The customer journey in a diagnostic service is operation-heavy, with multiple stakeholders and touchpoints involved. In the case of Redcliffe Labs, they have 17-18 stakeholders across the journey - from acquiring a customer, appointment booking, allocating delivery person, and collecting samples to the delivery of the diagnostic report. And they have multiple customer booking channels like one-click online booking, calls, and Whatsapp.
To optimize decisions and drive operations with razor-sharp efficiency, stakeholders at each touchpoint need access to relevant insights for their specific roles.
During the initial days, the data generated was only a mere quarter of the magnitude it has reached today. They used PostgreSQL as a single data source, with every stakeholder having access to the entire data and being able to make data-driven decisions.
However, as Redcliffe Labs expanded to multiple cities, the volume of data and the number of data sources increased, causing gaps in data and insights and creating a need to merge all the data for impactful and comprehensive insights. Today, around 200-250 datasets are updated for every booking.
Additionally, the wide accessibility of data within each business process posed a security risk, as sensitive information was vulnerable, creating a need to build a limited view for each stakeholder.
To overcome these challenges, Prabhat and his team decided to adopt a modern data stack with Snowflake as the data warehouse. The next step was to move all data from its various sources and tools into Snowflake.
Initially, they attempted to replicate data using a Kafka cluster; however, it proved to be a resource-intensive and time-consuming process that drained valuable engineering hours and crippled efficiency. Recognizing the need for a more efficient solution, Prabhat started looking for a plug-and-play solution to automate data replication and unlock near-real-time insights for all stakeholders.
After consulting with industry peers and evaluating several ELT tools, Prabhat and his team decided to use Hevo Data to automate their data replication process to Snowflake.

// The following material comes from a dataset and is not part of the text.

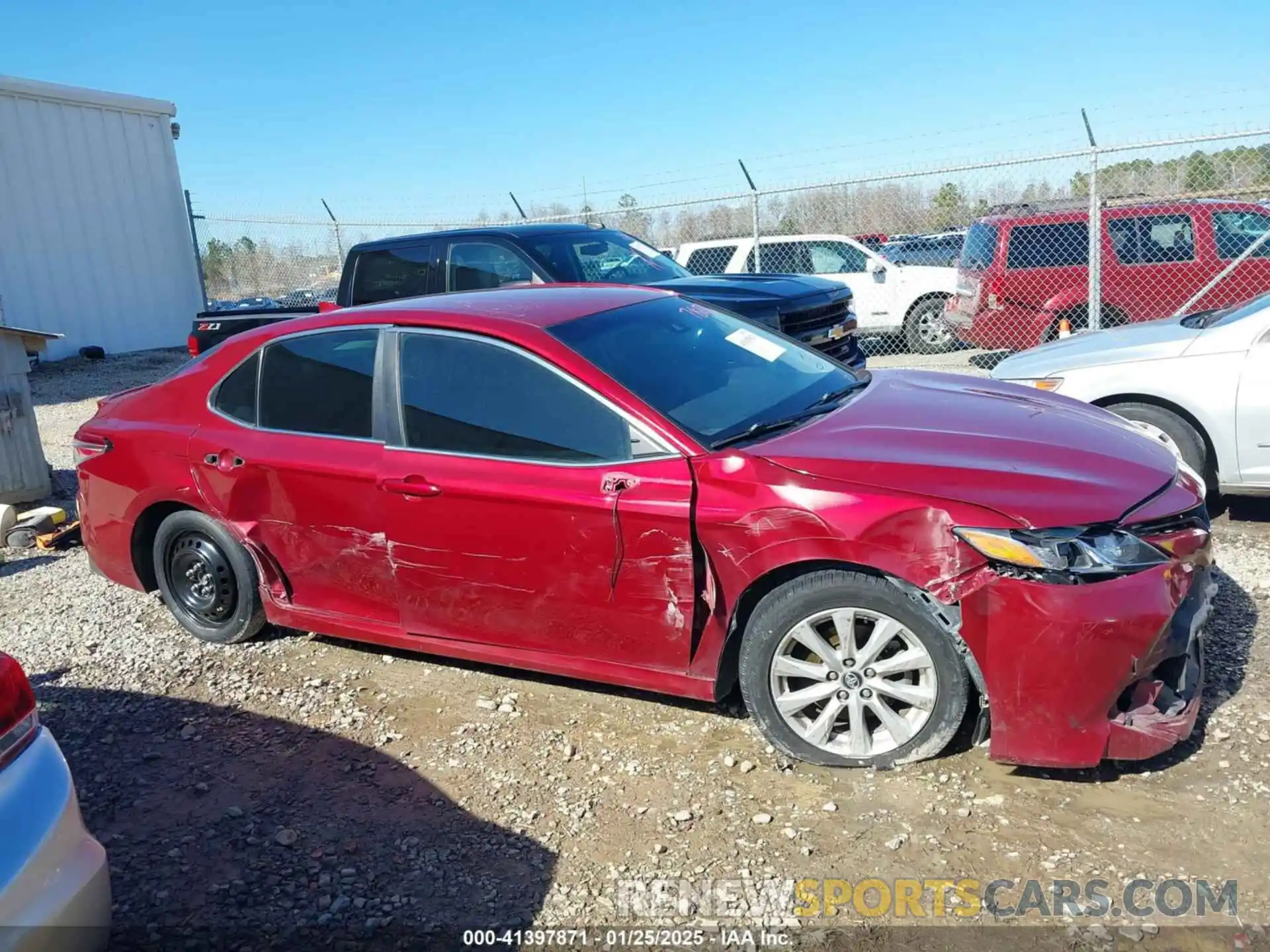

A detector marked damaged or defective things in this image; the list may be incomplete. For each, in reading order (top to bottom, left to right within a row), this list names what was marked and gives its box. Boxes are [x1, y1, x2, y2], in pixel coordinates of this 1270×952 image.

damaged red car [74, 286, 1214, 772]
damaged front bumper [954, 563, 1214, 772]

Using Hevo Data’s plug-and-play connectors, Mukesh at Redcliffe seamlessly integrated data generated across various touchpoints and departments (such as sales, marketing, operations, etc.) from their respective tools into Snowflake. This included campaign data from multiple advertising platforms like Facebook Ads, Google Ads, WhatsApp chat data recorded in MariaDb, website event data from Google Analytics, booking data stored in MongoDB, and more.
Now, we have the ability to merge various data sets to obtain relevant information at the right time while ensuring that sensitive information is not accessible to BI users.
Hevo Data's pre-load transformation enables Mukesh to remove the sensitive data points at the source itself, and the in-built post-load transformation capabilities make it simple for him to merge relevant tables and create customized reports and limited views specific to each stakeholder and department (with only the insights they need), which is built on Metabase and Looker.
The marketing team can now closely track over 200 campaigns and make informed decisions to improve campaign performance, while the sales team is equipped with the necessary information to interact effectively with leads and insights to increase re-bookings. The operations team has a comprehensive view of every booking, allowing them to quickly assign the nearest collection agents.
Furthermore, the verification team, communication team, lab team, and others now have access to the insights they require to deliver a smooth customer experience in an optimized and efficient manner.
By adopting a modern data stack and Hevo Data, Redcliffe is gaining near-real-time access to data from diverse sources and channels, allowing them to make informed decisions with lightning-fast insights across the customer journey. Thus, operating at military-level efficiency and delivering timely and high-quality diagnoses at an affordable price.
Redcliffe offers their customers a remarkable TAT (turn around time) of 12 hours from receiving a booking to delivering the report, with a 96% success rate. Without the modern data stack and Hevo Data's automated data replication capabilities, this rate would have been around 75%.
This marks Redcliffe as a truly data-driven and digital-first organization!
We performed a time comparison for building pipelines in-house versus with Hevo; it took 8 hours in-house but only 15 minutes with Hevo.
Not only is this outcome a testament to being truly data-driven, but it's also done without putting stress on Mukesh or the engineering team. Instead, it saves Mukesh's bandwidth for deeper insights and analysis. With Hevo Data, Mukesh can set up a data pipeline in just 10-15 minutes, compared to the 8 hours he would have spent creating and managing pipelines without Hevo.
Mukesh loves the user-friendly interface of Hevo Data, with features like a workbench and in-built transformations giving him more freedom to explore data and discover new insights. Prabhas, Abhishek, and Mukesh are also extremely impressed with Hevo Data's excellent customer service and feel secure about their pipelines.